Occorrerà leggere la motivazione (che sarà probabilmente depositata tra qualche settimana) per esprimere un giudizio compiuto, ma la conclusione, che non stupisce, considerato quanto era stato affermato nell’ordinanza di rinvio all’udienza di ieri, va nella direzione giusta rispetto alla tutela della dignità umana, la cui valutazione è rimessa a ciascuno, secondo le proprie idee e la propria sensibilità.

Si tratta di una scelta di libertà, che, come abbiamo detto in molti altri casi, non impone nulla a nessuno. Ciascuno che si trovi in una situazione patologica profondamente compromessa ed irreversibile sarà libero di decidere se continuare a vivere o smettere.

L’impressione da quanto emerge dal comunicato stampa https://www.cortecostituzionale.it/…/CC_CS_20190925200514.p…, che eviterei di commentare nei dettagli, è che ancora serva una disciplina organica che affronti con coraggio e rispetto della libertà e della dignità umana le variegate situazioni del “fine vita”, ma la decisione della Corte segna un passo fondamentale in questa direzione. Naturalmente sempre grazie ai lungimiranti contenuti della nostra #Costituzione.

Credo si possa dire che con questa decisione le libertà individuali hanno fatto un passo avanti. E con queste la nostra civiltà. Non è poco.

* _COSA FARE_
a) Rispondi a queste domande sul brano sulla decisione della Corte:
(i) Quando sarà probabilmente depositata la motivazione?
(ii) Chi sarà libero di decidere se continuare a vivere o smettere?
(iii) Secondo l'autore, che cosa ha fatto un passo avanti con questa decisione?
b) Trascrivi il pezzo del brano sulla decisione della Corte che parte da "Si tratta di" e va avanti fino a "Non è poco.".

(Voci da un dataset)
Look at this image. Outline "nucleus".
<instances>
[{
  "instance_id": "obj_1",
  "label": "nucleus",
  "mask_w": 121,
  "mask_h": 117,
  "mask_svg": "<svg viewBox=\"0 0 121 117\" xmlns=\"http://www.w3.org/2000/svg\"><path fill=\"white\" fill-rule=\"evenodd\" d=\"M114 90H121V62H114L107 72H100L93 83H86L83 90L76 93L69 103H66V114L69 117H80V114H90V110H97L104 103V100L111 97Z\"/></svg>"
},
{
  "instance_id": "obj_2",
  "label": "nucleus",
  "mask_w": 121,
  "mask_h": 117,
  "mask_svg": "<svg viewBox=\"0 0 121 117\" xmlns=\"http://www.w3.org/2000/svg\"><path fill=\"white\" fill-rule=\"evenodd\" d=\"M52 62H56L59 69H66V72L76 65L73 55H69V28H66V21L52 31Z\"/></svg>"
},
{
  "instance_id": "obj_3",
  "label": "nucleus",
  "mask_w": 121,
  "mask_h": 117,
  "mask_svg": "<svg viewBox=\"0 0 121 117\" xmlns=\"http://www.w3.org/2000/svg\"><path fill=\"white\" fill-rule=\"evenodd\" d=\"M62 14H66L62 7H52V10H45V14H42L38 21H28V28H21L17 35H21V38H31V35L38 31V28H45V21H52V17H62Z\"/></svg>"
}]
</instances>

* _SOLUZIONI_
a)
(i) Tra qualche settimana.
(ii) Ciascuno che si trovi in una situazione patologica profondamente compromessa ed irreversibile.
(iii) Le libertà individuali e, con queste, la nostra civiltà.

b)
Si tratta di una scelta di libertà, che, come abbiamo detto in molti altri casi, non impone nulla a nessuno. Ciascuno che si trovi in una situazione patologica profondamente compromessa ed irreversibile sarà libero di decidere se continuare a vivere o smettere.

L’impressione da quanto emerge dal comunicato stampa https://www.cortecostituzionale.it/…/CC_CS_20190925200514.p…, che eviterei di commentare nei dettagli, è che ancora serva una disciplina organica che affronti con coraggio e rispetto della libertà e della dignità umana le variegate situazioni del “fine vita”, ma la decisione della Corte segna un passo fondamentale in questa direzione. Naturalmente sempre grazie ai lungimiranti contenuti della nostra #Costituzione.

Credo si possa dire che con questa decisione le libertà individuali hanno fatto un passo avanti. E con queste la nostra civiltà. Non è poco.